Construction of vacuum radiating space-times

Finding solutions to Einstein`s (vacuum) field equations with physically relevant properties is one of the most important tasks to improve our understanding of the implications of the general theory of relativity. A systematic method to do that is to provide suitable data on certain initial hypersurfaces from which the existence of such a solution can be inferred. In view of the current efforts to detect gravitational waves, it is of key importance to understand space-times describing isolated gravitational systems. The current understanding of such models is based on the hypothesis of a specific fall-off behavior of the gravitational field far away from sources. In spite of decades of efforts by many researchers, the verification of this hypothesis for physically relevant initial data is still lacking. One of the approaches to the issues at hand is provided by the so-called asymptotic initial value problems. Here the space-time is rescaled in such a way that infinity is represented by a set of finite points, which form hypersurfaces. Prescribing radiation data on such a hypersurface, which correspond to gravitational waves coming in from infinity, one is led to vacuum solutions of Einstein`s field equations where the gravitational field shows such a fall-off behavior, at least into the past. The main object of this project is to analyze under which conditions the emerging space-time exhibits the radiative behavior into the future as well. This would provide a powerful tool to construct physically relevant global solutions of the Einstein equations, and it would give new insights to what extent the required fall-off behavior of the gravitational field is compatible with Einstein`s field equations.

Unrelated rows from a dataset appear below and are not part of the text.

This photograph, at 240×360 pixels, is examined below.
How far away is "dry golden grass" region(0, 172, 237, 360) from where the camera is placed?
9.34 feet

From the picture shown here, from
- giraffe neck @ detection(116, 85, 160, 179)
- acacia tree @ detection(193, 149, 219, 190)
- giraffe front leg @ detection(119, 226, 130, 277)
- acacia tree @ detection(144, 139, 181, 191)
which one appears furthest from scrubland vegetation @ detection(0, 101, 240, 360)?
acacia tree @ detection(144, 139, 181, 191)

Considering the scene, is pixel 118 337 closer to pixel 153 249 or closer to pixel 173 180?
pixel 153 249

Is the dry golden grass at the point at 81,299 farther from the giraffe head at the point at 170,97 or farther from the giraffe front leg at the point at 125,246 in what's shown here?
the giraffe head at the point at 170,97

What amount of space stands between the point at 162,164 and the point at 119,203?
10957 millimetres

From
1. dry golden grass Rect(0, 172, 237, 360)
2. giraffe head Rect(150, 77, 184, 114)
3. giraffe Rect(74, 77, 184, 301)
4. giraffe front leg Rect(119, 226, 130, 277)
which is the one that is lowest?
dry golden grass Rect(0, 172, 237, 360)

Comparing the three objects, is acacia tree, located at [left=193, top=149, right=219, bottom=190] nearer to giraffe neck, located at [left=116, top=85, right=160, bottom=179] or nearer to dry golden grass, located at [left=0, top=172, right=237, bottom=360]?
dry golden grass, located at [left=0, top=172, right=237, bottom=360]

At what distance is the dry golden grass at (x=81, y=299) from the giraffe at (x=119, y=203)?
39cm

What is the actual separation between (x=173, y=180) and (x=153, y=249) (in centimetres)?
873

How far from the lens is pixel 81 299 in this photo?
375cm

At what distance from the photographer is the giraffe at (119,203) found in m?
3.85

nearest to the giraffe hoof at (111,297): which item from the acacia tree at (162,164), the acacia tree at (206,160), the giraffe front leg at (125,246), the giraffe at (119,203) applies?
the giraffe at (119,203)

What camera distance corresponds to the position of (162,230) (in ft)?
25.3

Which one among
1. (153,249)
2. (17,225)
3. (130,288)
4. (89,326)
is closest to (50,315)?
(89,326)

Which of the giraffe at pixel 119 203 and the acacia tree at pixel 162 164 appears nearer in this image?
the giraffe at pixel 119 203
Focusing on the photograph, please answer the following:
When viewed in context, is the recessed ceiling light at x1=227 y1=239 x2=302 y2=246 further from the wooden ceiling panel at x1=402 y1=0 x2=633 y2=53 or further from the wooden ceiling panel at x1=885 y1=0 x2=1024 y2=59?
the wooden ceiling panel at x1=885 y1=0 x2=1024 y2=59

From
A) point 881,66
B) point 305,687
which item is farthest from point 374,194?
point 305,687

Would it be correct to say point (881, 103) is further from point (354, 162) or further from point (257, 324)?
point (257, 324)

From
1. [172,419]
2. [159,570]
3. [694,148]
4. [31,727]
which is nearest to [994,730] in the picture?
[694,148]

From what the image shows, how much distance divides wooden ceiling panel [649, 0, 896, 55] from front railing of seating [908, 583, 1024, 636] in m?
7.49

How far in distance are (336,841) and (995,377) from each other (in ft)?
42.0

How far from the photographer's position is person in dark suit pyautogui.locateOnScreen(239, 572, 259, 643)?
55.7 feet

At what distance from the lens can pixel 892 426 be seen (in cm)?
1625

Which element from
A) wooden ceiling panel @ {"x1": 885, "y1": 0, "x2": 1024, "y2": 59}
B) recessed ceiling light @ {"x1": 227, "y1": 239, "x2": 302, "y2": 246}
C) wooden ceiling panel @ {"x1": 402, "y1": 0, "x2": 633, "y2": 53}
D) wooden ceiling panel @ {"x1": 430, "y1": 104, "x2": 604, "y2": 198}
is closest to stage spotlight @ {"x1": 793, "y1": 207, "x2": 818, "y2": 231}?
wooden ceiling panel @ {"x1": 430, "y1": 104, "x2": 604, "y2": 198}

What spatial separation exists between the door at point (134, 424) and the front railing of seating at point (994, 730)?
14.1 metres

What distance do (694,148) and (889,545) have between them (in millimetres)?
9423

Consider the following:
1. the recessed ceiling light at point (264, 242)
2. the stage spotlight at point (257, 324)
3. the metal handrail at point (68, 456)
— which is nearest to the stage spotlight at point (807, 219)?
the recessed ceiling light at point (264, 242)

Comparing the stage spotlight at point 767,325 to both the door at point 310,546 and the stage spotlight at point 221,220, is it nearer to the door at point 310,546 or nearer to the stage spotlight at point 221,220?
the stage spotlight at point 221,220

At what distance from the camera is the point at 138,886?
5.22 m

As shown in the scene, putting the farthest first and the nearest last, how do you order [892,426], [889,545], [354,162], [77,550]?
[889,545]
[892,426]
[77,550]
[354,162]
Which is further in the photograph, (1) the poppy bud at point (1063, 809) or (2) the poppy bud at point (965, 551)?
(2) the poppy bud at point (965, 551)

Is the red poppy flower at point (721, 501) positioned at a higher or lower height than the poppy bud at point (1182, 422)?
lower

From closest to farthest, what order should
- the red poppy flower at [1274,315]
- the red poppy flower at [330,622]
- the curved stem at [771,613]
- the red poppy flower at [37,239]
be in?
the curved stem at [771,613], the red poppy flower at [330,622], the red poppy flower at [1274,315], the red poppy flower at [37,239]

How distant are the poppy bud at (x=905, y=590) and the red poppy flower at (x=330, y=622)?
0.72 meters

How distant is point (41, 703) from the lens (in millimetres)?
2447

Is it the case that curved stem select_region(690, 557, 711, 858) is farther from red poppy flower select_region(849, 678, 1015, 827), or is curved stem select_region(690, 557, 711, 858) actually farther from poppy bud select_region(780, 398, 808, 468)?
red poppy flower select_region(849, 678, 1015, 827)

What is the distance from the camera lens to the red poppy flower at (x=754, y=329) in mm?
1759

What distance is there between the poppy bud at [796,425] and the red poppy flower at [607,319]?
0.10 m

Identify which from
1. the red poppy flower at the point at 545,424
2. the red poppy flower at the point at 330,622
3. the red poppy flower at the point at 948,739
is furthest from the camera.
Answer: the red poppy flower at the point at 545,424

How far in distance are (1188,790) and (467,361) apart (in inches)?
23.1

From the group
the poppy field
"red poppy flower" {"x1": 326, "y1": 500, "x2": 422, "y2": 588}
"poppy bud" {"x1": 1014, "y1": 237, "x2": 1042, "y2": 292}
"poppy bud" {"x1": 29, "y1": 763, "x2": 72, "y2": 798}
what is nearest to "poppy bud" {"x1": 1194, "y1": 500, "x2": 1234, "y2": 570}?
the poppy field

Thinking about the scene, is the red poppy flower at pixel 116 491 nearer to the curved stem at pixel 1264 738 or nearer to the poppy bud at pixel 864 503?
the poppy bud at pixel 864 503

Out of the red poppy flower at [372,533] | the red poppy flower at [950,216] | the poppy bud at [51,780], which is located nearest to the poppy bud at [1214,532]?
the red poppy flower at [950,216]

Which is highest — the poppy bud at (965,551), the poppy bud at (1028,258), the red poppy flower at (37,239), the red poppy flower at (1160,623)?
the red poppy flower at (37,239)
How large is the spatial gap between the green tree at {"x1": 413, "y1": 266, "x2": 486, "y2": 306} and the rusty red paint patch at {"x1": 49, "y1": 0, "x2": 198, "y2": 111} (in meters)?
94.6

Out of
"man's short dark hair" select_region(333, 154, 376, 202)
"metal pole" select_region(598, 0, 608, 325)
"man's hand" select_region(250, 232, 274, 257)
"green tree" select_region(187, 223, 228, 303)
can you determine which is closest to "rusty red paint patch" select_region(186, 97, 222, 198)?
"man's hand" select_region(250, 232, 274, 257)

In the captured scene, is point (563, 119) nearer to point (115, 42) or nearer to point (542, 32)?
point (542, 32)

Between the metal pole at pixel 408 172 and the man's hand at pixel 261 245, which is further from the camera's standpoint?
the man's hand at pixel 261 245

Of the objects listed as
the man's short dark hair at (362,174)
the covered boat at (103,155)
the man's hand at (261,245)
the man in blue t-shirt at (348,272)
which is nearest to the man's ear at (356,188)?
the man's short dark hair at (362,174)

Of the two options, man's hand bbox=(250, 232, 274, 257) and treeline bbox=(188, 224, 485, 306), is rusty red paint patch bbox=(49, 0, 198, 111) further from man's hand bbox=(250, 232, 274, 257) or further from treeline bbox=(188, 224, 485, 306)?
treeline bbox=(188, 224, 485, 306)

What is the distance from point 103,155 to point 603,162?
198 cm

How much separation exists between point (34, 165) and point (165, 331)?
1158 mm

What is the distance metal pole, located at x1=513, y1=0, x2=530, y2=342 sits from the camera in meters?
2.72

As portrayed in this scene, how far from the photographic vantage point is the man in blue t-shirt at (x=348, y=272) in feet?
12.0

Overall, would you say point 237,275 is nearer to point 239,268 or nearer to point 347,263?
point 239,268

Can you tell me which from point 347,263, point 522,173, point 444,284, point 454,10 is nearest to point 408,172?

Einsteins (vacuum) field equations provide the heart of general relativity. Finding solutions to these equations with physically relevant properties is one of the most important aspects of research. With regard to the detection of gravitational waves, it is of key importance to understand asymptotically flat space-times which describe isolated gravitational systems. The notion of asymptotic flatness is based on the hypothesis of a specific fall-off behavior of the gravitational field far away from sources, although a verification of this hypothesis for physically relevant initial data is still lacking. An elegant approach to this issue at hand is to require that the spacetime can be rescaled in such a way that infinity is represented by a set of finite points, which form regular surfaces J - and J + , where gravitational waves enter and leave the spacetime, respectively. A powerful method to generate solutions to Einsteins field equations is in terms of initial value problems where suitable data are provided on a certain initial surface from which the existence of a solution can be inferred. Prescribing radiation data on J - , which correspond to gravitational waves coming in from infinity, one is led to vacuum solutions of Einsteins field equations where the gravitational field shows an asymptotically flat radiative fall-off behavior into the past. An important question is under which conditions the emerging space-time exhibits such a radiative behavior into the future, as well. The main focus of this project was to analyze an intermediate step towards this goal, which is to analyze the intermediate region spatial infinity I , which connects J - and J + , and where one wants the gravitational field to show an asymptotically flat behavior, as well. The main result of this project is that this behavior is deeply intertwined with the behavior of the radiation field when approaching I.